Salary Prediction Project (Python)
- Data Analysis and Visualization
- Model Building
- Linear Regression
- Polynomial Transformation
- Ridge Regression
- Random Forest
- Gradient Boosting
- Model Building
- Python 3
- pandas
- NumPy
- seaborn
- scikit-learn
- matplotlib
- SciPy
- Jupyter
The purpose of this project is to use data transformation and machine learning to create a model that will predict a salary when given years of experience, job type, college degree, college major, industry, and miles from a metropolis.
The data for this model is fairly simplified as it has very few missing pieces. The raw data consists of a training dataset with the features listed above and their corresponding salaries. Twenty percent of this training dataset was split into a test dataset with corresponding salaries.

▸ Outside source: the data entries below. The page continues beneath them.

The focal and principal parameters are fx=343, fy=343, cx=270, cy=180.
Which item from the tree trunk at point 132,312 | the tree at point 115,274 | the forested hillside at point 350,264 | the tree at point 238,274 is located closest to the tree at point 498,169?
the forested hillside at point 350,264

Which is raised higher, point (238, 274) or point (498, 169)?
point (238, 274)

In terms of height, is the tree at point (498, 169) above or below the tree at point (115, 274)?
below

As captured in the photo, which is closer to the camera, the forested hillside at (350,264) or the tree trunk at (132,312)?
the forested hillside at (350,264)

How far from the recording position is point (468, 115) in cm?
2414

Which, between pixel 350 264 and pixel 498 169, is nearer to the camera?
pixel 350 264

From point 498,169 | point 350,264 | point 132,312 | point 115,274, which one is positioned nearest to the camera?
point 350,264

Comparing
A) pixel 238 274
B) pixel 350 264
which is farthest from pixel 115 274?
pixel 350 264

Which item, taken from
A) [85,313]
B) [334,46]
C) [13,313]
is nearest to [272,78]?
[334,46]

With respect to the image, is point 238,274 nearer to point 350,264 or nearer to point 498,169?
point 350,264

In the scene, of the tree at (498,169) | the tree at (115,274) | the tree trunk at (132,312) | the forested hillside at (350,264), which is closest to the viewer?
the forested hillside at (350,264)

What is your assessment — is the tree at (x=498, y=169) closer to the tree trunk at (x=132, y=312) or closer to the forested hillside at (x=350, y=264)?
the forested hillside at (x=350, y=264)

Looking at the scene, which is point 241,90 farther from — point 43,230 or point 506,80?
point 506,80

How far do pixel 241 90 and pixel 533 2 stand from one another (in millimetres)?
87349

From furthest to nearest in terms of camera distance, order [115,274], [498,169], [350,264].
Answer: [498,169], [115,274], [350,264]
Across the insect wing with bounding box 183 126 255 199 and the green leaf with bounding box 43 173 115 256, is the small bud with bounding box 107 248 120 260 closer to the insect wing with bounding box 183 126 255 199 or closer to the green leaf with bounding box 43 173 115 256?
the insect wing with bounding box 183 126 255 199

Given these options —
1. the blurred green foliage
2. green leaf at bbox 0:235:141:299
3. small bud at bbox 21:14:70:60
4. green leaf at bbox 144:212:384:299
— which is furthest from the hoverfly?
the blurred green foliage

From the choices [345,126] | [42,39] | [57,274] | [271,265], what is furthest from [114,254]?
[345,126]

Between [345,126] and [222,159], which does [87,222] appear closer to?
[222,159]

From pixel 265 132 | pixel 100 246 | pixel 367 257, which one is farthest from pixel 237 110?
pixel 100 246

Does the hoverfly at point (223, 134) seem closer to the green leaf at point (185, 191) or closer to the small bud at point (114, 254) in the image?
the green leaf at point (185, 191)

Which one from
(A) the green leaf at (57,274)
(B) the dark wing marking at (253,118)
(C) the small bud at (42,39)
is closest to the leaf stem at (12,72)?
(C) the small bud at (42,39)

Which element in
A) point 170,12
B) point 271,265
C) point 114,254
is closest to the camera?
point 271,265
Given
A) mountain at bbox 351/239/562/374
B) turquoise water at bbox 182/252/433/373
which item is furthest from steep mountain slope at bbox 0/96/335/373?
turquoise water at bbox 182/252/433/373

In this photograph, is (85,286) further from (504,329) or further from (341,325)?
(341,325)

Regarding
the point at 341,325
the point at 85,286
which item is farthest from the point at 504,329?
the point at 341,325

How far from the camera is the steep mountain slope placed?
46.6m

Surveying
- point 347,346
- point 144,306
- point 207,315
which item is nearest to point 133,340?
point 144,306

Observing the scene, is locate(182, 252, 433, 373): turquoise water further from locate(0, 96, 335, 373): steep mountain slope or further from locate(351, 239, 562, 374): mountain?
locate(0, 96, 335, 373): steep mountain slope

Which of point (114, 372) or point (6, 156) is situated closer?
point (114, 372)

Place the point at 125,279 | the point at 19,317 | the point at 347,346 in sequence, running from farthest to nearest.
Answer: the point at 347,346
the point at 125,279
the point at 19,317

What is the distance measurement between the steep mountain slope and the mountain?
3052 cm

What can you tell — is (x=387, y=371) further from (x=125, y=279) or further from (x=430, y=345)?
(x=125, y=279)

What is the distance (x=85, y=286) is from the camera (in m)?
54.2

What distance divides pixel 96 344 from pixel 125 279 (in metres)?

There is also a testing dataset that does not have any salary information available and was used as a substitute for real-world data.
Variable | Description |
---|---|
jobId | Given JobID for the role |
companyId | CompanyID for the respective jobId advertised |
degree | Applicant's qualification |
major | Degree specialization |
industry | JobId's categorized industry such as Oil, Auto, Health, Finance, etc., |
yearsExperience | Required Experience for the role |
milesFromMetropolis | Distance of the job location in miles from the nearest metropolitan city |
salary | In x1000 dollars of the respective jobId |
Applying second order polynomial transformation to the features used gave the most accurate predictions with the least error when using a linear regression model. The result was a mean squared error of 353 and r-squared of 0.764.
This model can provide the most accurate results when supplied with information on yearsExperience, milesFromMetropolis, jobType, degree and major.